Keterbatasan ilmu pengetahuan membuat manusia harus berhenti sejenak untuk
merenungkan adanya sesuatu sebagai pegangan.[1]
Kemajuan
ilmu pengetahuan, dengan demikian, memerlukan visi moral yang tepat. Manusia
dengan ilmu pengetahuan akan mampu untuk berbuat apa saja yang diinginkannya,
namun pertimbangan tidak hanya sampai pada “apa yang dapat diperbuat” olehnya
tetapi perlu pertimbangan “apakah memang harus diperbuat dan apa yang
seharusnya diperbuat” dalam rangka kedewasaan manusia yang utuh. Pada dasarnya
mengupayakan rumusan konsep etika dalam ilmu pengetahuan harus sampai kepada
rumusan normatif yang berupa pedoman pengarah konkret, bagaimana keputusan
tindakan manusia dibidang ilmu pengetahuan harus dilakukan. Moralitas sering
dipandang banyak orang sebagai konsep abstrak yang akan mendapatkan kesulitan
apabila harus diterapkan begitu saja terhadap masalah manusia konkret. Realitas
permasalahan manusia yang bersifat konkret-empirik seolah-olah mempunyai
“kekuasaan” untuk memaksa rumusan moral sebagai konsep abstrak menjabarkan
kriteria-kriteria baik buruknya sehingga menjadi konsep normatif, secara nyata
sesuai dengan daerah yang ditanganinya.[1]
Terkait
dengan keterbukaan yang disebutkan diatas, maka etika hanya menyebut
peraturan-peraturan yang tidak pernah berubah, melainkan secara kritis
mengajukan pertanyaan, bagaimana manusia bertanggungjawab terhadap hasil-hasil tekhnologi
moderen dan rekayasanya. Etika semacam itu tentu saja harus membuktikan
kemampuannya menyelesaikan masalah manusia konkret. Tidak lagi sekedar
memberikan isyarat dan pedoman umum, melainkan langsung melibatkan diri dalam
peristiwa aktual dan faktual manusia, sehingga terjadi hubungan timbal balik
dengan apa yang sebenarnya terjadi.

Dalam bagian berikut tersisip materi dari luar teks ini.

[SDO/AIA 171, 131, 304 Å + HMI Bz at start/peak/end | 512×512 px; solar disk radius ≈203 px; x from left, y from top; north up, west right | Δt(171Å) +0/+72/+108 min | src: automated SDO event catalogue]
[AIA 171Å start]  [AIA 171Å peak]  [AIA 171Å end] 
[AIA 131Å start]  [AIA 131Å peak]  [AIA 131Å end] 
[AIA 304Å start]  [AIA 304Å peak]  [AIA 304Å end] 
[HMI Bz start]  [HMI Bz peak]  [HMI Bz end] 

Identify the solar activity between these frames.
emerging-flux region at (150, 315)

Etika seperti itu berdasarkan “interaksi”
antara keadaan etika sendiri dengan masalah-masalah yang mem-“bumi”[1].
KESIMPULAN
Ilmu adalah netral
menghasilkan manfaat atau mengakibatkan bencana tergantung di tangan yang
menguasainya. Bagaimana dia nantinya menerapkanya di dalam kehidupan. Ilmu tanpa dilandasi etika yang benar
akan mengakibatkan kerusakan bagi diri sendiri dan bagi orang lain. Diperlukan adanya orang-orang yang
mampu untuk menjaga berlakunya etika yang benar dalam pengembangan ilmu agar
ilmu tersebut lebih bermanfaat nantinya baik didunia maupun di akhirat. Etika yang baik akan memperoleh pahala
dan etika yang jahat sebaliknya.
DAFTAR
PUSTAKA
1. Anonim, 2008. Kaitan antara
Etika dan Ilmu Pengetahuan. http://elhasyimieahmad. multiply. com/journal/item/14. Tanggal
akses 25-01-2010.
2. Dahlan A., 2008. Ilmu, Etika dan Agama
(Representasi Ilmu Ekonomi Islam). P3M STAIN Purwokerto. http://ibdajurnal.googlepages.com/5-Representasi IlmuEkonomiIslam. Tanggal akses
26-01-2010.
3. Fadliyanur’s, 2007. Etika dalam Pengemangan
Ilmu Pengetahuan. http://fadliyanur.multiply.com/journal/item/33. Tanggal
akses 04-02-2010.
4. Witatarto, 2008. Kebebasan dan Etika Ilmu
Pengetahuan. http://witarto.
wordpress.com/2008/01/14/kebebasan-dan-etika-ilmu-pengetahuan/ Tanggal akses 16-01-2010.